As staff note, the UK financial sector is on the mend. Conditions have continued to improve with UK banks taking major steps to repair their balance sheets. Core tier 1 capital ratios are now above 10 percent for all the major UK banks, the funding gap has continued to decline and the dependence on wholesale funding has been significantly reduced. The in-depth FSAP stress tests, which include haircuts to sovereign and bank debt, demonstrate that the resilience of the sector has increased. Results show that banks have solid capital buffers and are resilient against severe stresses - only an extreme “tail of the tail” risk, with multiple severe shocks would pose a challenge to the banking system. Similarly, even under the Fund’s new and most severe 30-day liquidity stress test scenario – which in effect tests institutions to the point of failure – staff note that liquidity shortfalls remain largely contained.

Having said that, my authorities remain mindful that challenges remain, particularly given the ongoing uncertainties over the global economic outlook. For that reason, the UK is continuing to strengthen its regulatory and supervisory frameworks. In particular, the FSA is continuing to adopt a more proactive and intrusive supervisory approach, including for example, the introduction of a proactive intervention framework to ensure that prudential problems are tackled at an early stage. A new strengthened liquidity regime has also been implemented that imposes stringent resilience requirements under stress conditions and determines the approval of dividends and remuneration policy.

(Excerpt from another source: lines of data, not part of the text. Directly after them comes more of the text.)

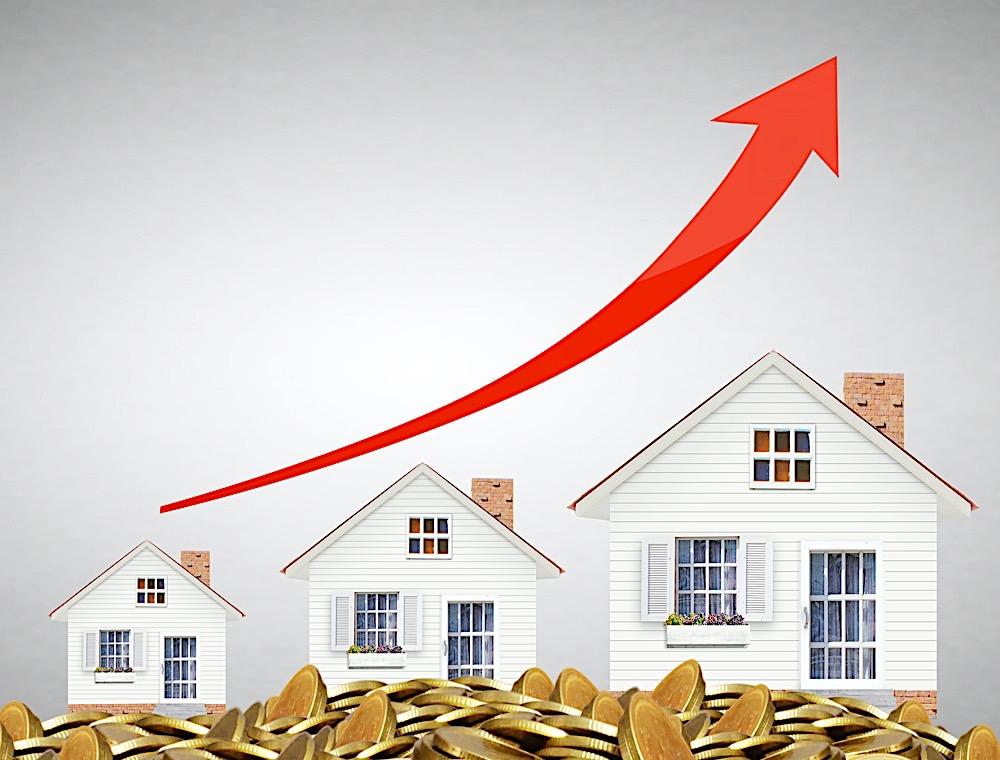 ставки на ипотеку растут в 2021 году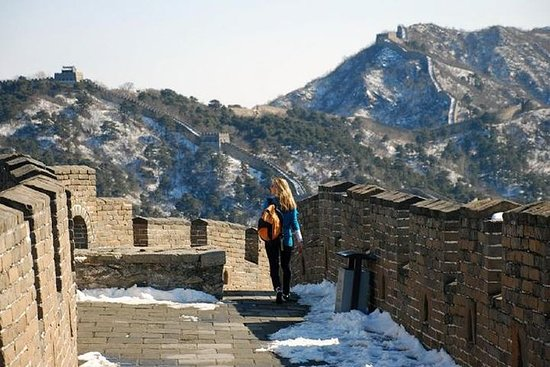 Mutianyu Great Wall one-day group...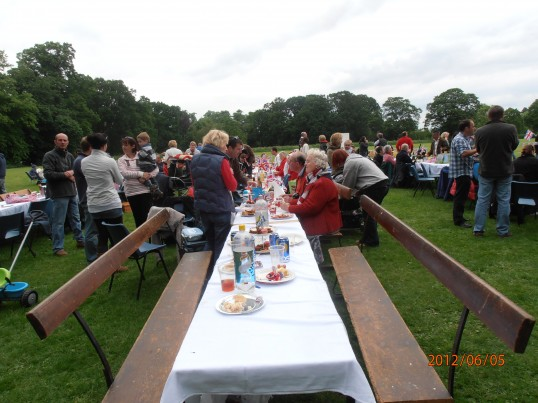One of the many tables laid out for people to have their jubilee tea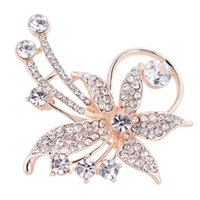 Wholesale Europe And The United States Fashion Set With Diamonds Flower Brooch Top grade Ma am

Many of the FSAP recommendations are already being taken forward through the overhaul of the current system of financial regulation and supervision. Much progress has been made since last September to lay the foundations for the move to the ‘triple peak’ model. An interim version of the Financial Policy Committee (FPC) has been up and running since June 2011 – this will have a clear macroprudential remit to identify and address systemic risks. Significant steps have also been taken to clarify the mandates for the new Prudential Regulation Authority (PRA) and the Financial Conduct Authority, which will have responsibility for microprudential regulation and supervision, and conduct of business and market regulation, respectively. The Government published a White Paper and draft Bill in June, which will act as a blueprint for the reforms, and primary legislation is expected to be introduced later this year.

The Government is particularly focused on tackling the risks posed by systemically important financial institutions (SIFIs). The Independent Commission on Banking (ICB) has delivered its interim report and is considering options on bail-in and the ring-fencing of retail banking activities. The Government has endorsed these proposals and will take action to address these issues once the ICB has delivered its final report in September, recognising the impact of ongoing regulatory uncertainty.

As staff stress, a strong international response is vital. Stability in the UK financial sector critically depends on a stronger international framework of oversight for cross-border SIFIs. Given the risks of global regulatory arbitrage and the constraints on oversight of institutions hosted in the UK, domestic reform alone will not ensure stability. The UK is therefore fully committed to the development and implementation of an ambitious international regulatory reform. We will continue to work closely with our European partners and our global partners to ensure full implementation of the Basel III standards around the world. Like staff, we believe national regulators do need discretion to go beyond those standards when national circumstances require to safeguard financial stability. The UK has shown leadership on these matters in international fora, and will continue to do so.

Finally, the Article IV staff report notes that the UK still needs to improve its disclosure of financial sector data. My authorities fully agree and work is underway to deliver this. As part of its commitment to encourage more market discipline, the PRA will seek to publish some regulatory returns and the interim-FPC has requested the FSA to take action to make enhanced disclosure of sovereign and banking sector exposures a permanent part of major banks’ reporting framework. In addition, we have consented to publish all the UK FSAP standard assessment reports and technical notes, including on stress testing, where the IMF has pioneered extremely demanding liquidity tests. Together with the establishment of the OBR, as an independent forecaster, and the publication of the whole of government accounts, these measures represent a significant increase in the transparency of government.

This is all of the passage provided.